## Estratto del testo
========================================

I passanti che l’avevano soccorsa e poi trasportata in ospedale hanno denunciato la donna che l’aveva brutalmente picchiata.

I genitori della bambina sono stati subito minacciati dalle forze volontarie paramilitari basij che hanno loro intimato di non diffondere la notizia dell’aggressione “altrimenti Sara avrebbe fatto la stessa fine di Mahsa Amini”.

L’autrice di tale efferatezza ha cercato di negare l’accaduto e ha inventato una storia di un presunto litigio tra coetanee.

Ma le numerose testimonianze hanno rivelato l’orribile realtà dell’accaduto. Razieh è stata arrestata e Sara portata in ospedale.

Dopo qualche ora, la donna è stata rilasciata e la famiglia minacciata.

Non importa quale sia la loro età, le donne in Iran sono tutte in pericolo, sono segregate come prigioniere nelle mani di un regime orrifico.

========================================

## Estratti delle righe
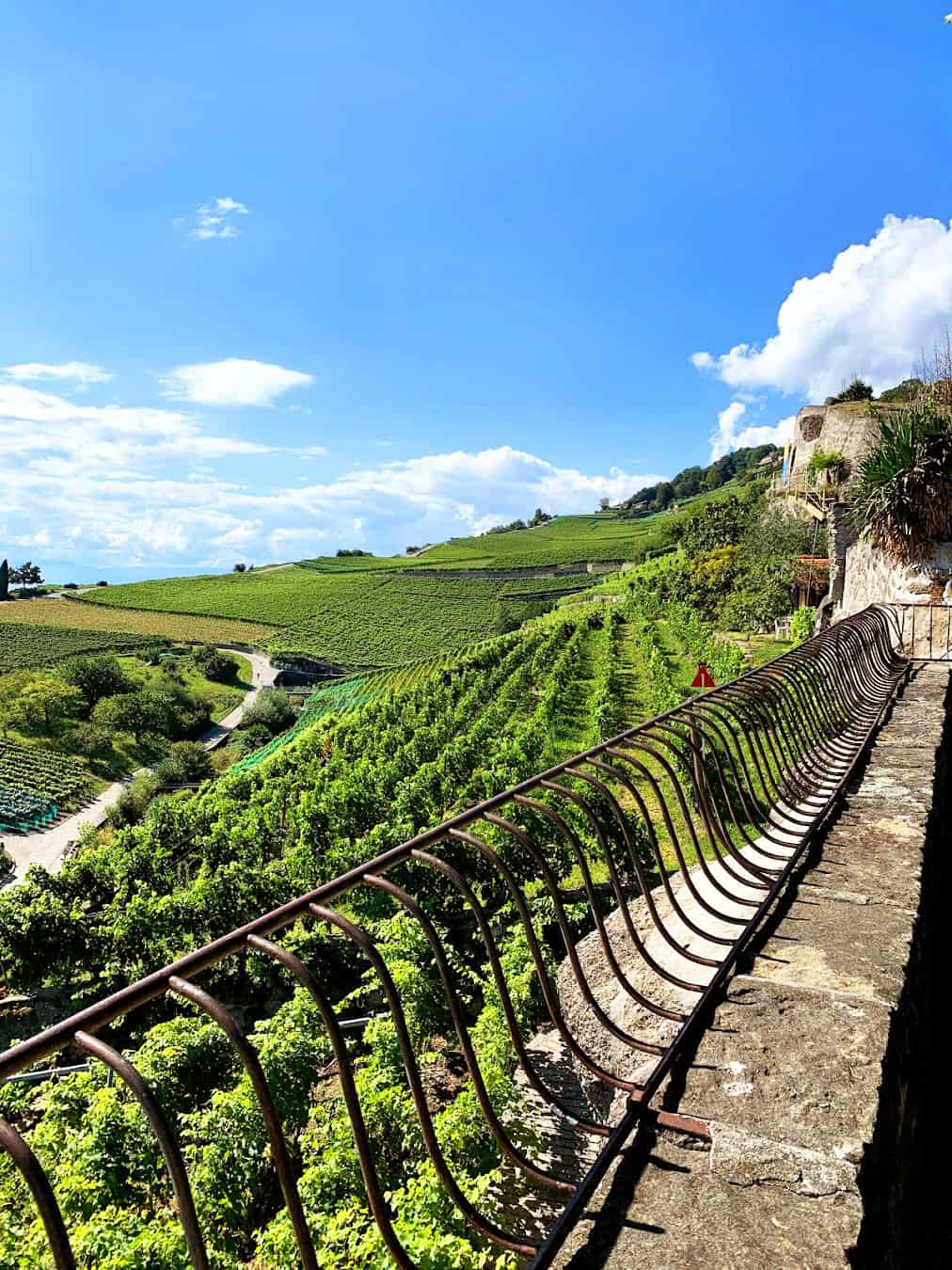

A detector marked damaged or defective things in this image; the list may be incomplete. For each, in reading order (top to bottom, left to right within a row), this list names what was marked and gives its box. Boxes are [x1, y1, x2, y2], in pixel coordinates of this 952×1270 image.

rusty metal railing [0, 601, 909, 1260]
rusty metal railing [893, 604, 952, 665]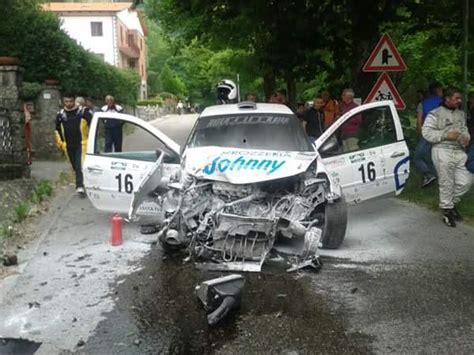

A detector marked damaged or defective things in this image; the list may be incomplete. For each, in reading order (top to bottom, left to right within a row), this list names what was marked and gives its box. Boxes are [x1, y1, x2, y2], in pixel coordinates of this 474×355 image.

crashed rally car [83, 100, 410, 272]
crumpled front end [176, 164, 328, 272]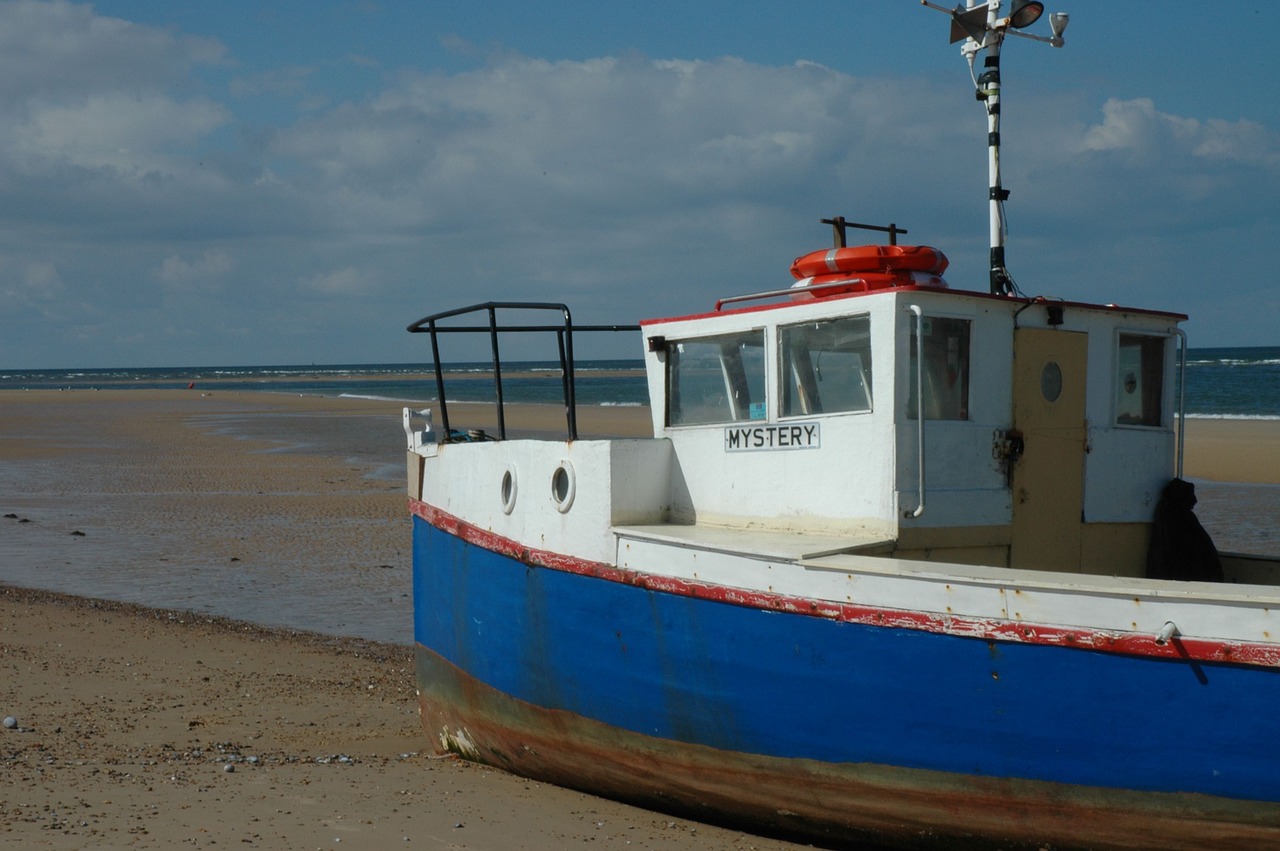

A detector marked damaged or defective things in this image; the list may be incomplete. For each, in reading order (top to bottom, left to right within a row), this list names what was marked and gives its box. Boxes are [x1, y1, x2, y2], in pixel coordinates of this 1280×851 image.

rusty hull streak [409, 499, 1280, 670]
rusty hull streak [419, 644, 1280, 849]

========================================

## Parti dell'esercizio
(1) Nel testo sull'aggressione a Sara in Iran, perché la storia del presunto litigio tra coetanee non ha retto? Rispondi in una o due frasi.
(2) Rispondi alle seguenti domande sul testo sull'aggressione a Sara in Iran:
(a) Chi ha denunciato la donna che aveva picchiato la bambina?
(b) Da chi sono stati minacciati i genitori della bambina?
(c) Dopo quanto tempo la donna è stata rilasciata?
(3) Prosegui il testo sull'aggressione a Sara in Iran a partire dalla sua ultima frase.

## Soluzioni dell'esercizio
(1) Non ha retto perché le numerose testimonianze hanno rivelato l'orribile realtà dell'accaduto.

(2)
(a) L'hanno denunciata i passanti che avevano soccorso la bambina e l'avevano trasportata in ospedale.
(b) Sono stati minacciati dalle forze volontarie paramilitari basij.
(c) È stata rilasciata dopo qualche ora.

(3)
La signora, che in nome di un credo religioso violenta una bambina che poteva essere sua figlia, probabilmente non sarà incriminata perché le sue convinzioni coincidono con quelle della Guida Suprema Ali Khamenei che ha promesso tolleranza zero sull’obbligo dell’uso dell’hijad, secondo il codice di abbigliamento islamico reso ancora più rigido subito dopo l’arrivo al potere del presidente Raisi.

La pacifica ribellione delle giovani donne e degli uomini in Iran contro il regime islamico ha già determinato una profonda rivoluzione culturale che punta a rovesciare l’intero assetto politico-istituzionale della Repubblica islamica nata nel 1979. Al culmine di un lungo processo durato quarantaquattro anni, la società appare trasformata. La scintilla che ha innescato il cambiamento è stata l’uccisione della ventiduenne curda Mahsa Amini, per mano della polizia morale.

Per la prima volta, dal 16 settembre 2022, da Tehran, cuore culturale e politico del paese, all’estrema periferia, i giovani sono scesi in strada contemporaneamente e con lo stesso slogan, “Donna Vita, Libertà”, per ribellarsi contro l’uccisione di una ragazza curda, non persiana e non sciita, cioè di una persona che apparteneva alla periferia, al Kurdistan.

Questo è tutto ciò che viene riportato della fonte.